### TRY IT
With the pictures omitted, set down exactly the lines from the one that contains "Boho Chic birthday party seating table decor" through the last line of the data.

Caption-style text data
------

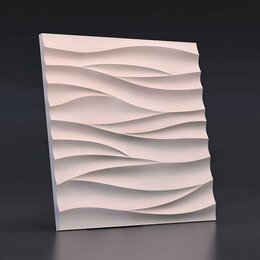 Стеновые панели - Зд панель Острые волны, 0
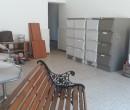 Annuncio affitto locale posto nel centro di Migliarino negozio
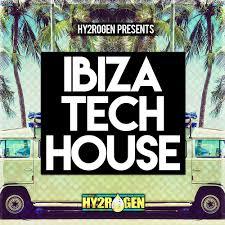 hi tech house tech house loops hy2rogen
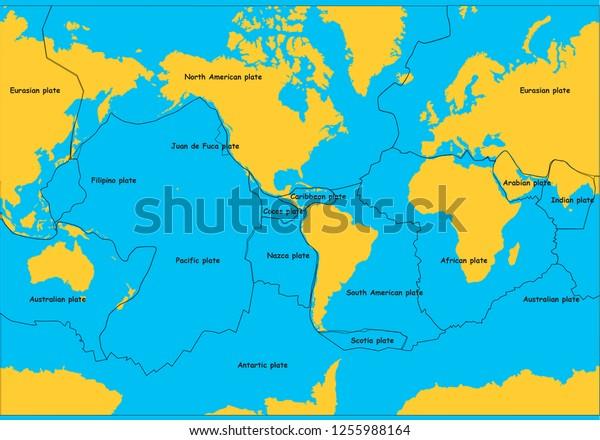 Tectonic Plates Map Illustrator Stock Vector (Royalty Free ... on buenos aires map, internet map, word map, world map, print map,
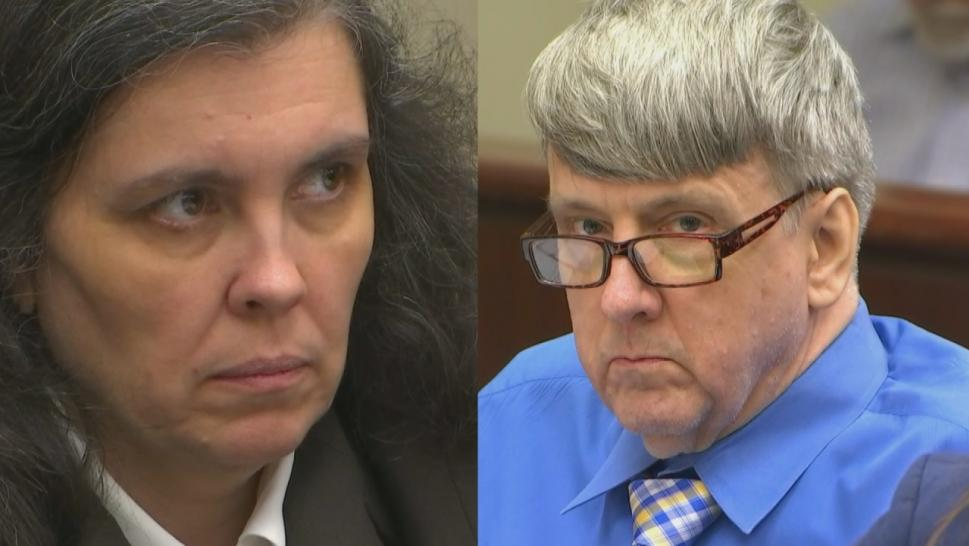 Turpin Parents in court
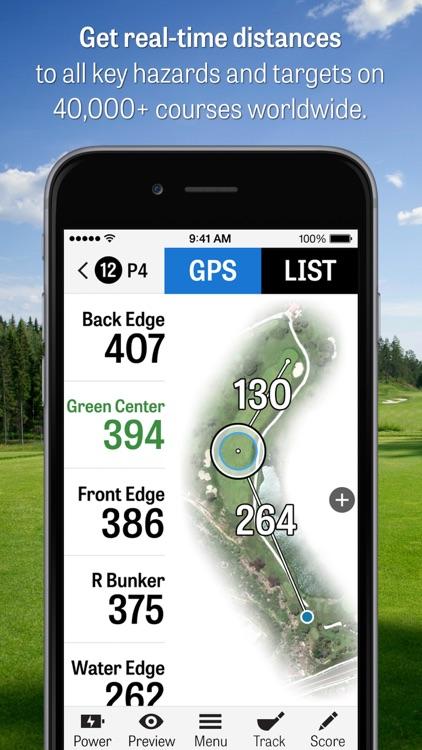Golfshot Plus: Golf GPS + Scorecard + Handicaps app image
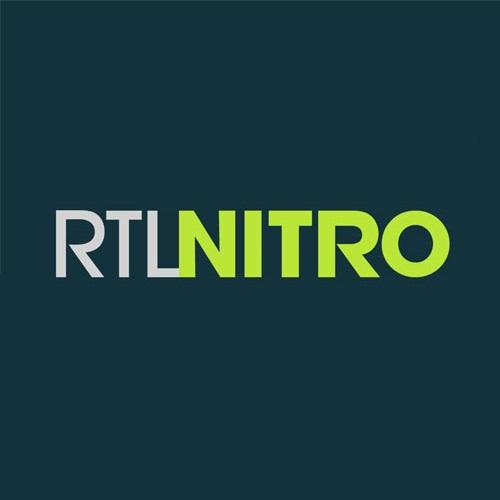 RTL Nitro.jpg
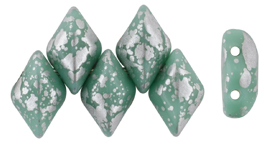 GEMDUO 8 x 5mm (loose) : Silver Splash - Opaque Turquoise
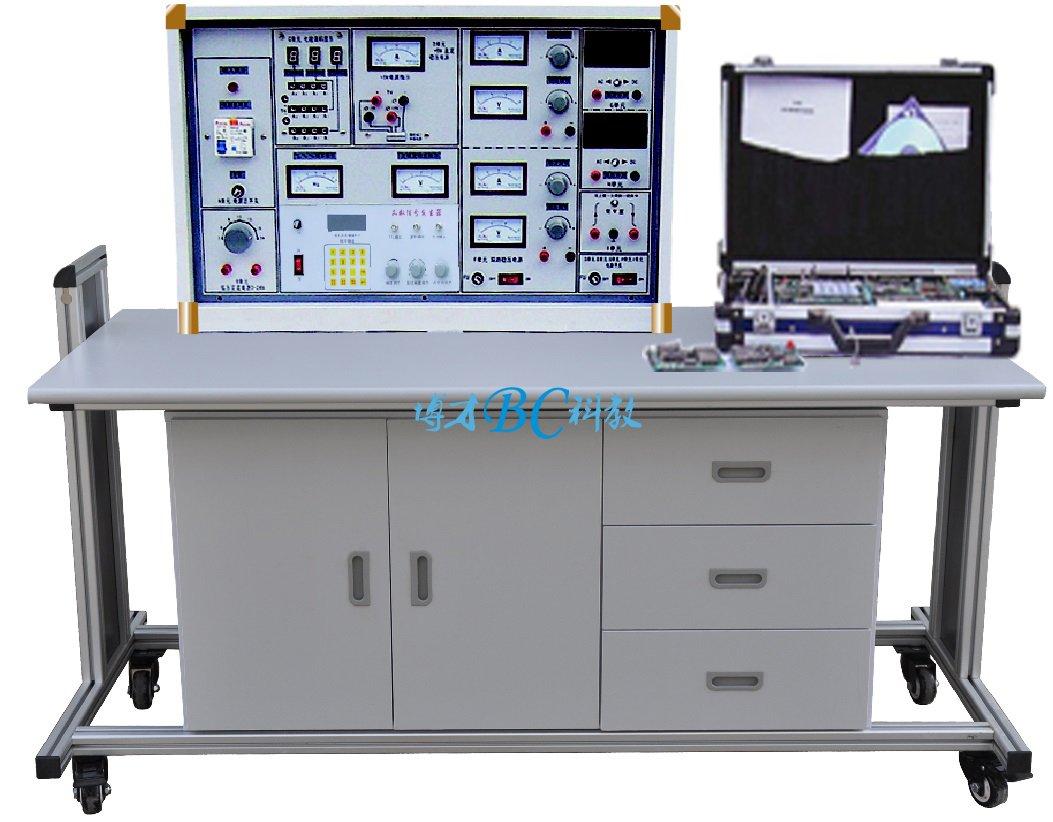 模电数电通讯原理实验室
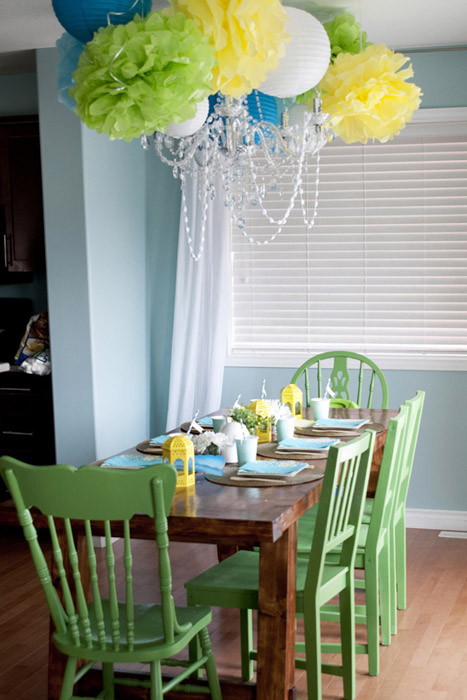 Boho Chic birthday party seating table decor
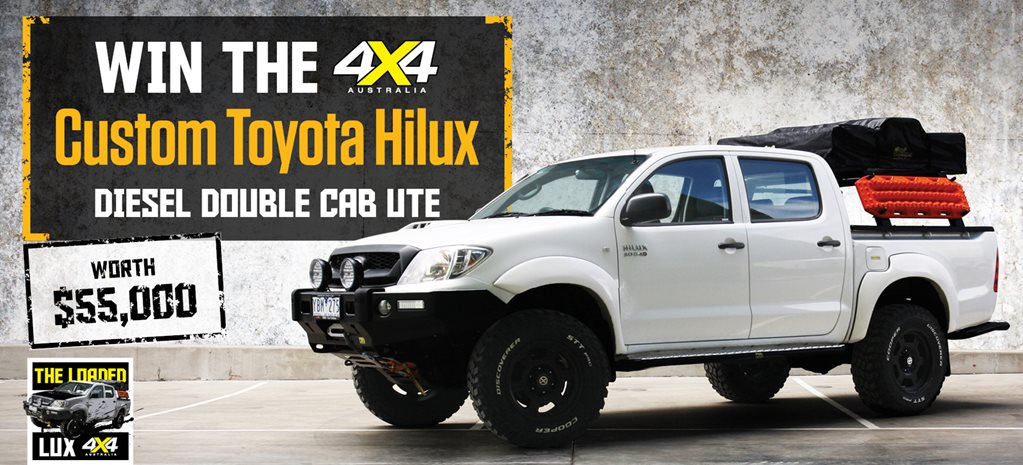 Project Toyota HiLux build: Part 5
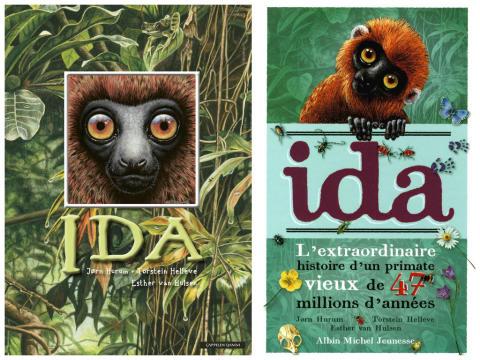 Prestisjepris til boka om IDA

------

### ANSWER TO THE PROBLEM
 Boho Chic birthday party seating table decor
 Project Toyota HiLux build: Part 5
 Prestisjepris til boka om IDA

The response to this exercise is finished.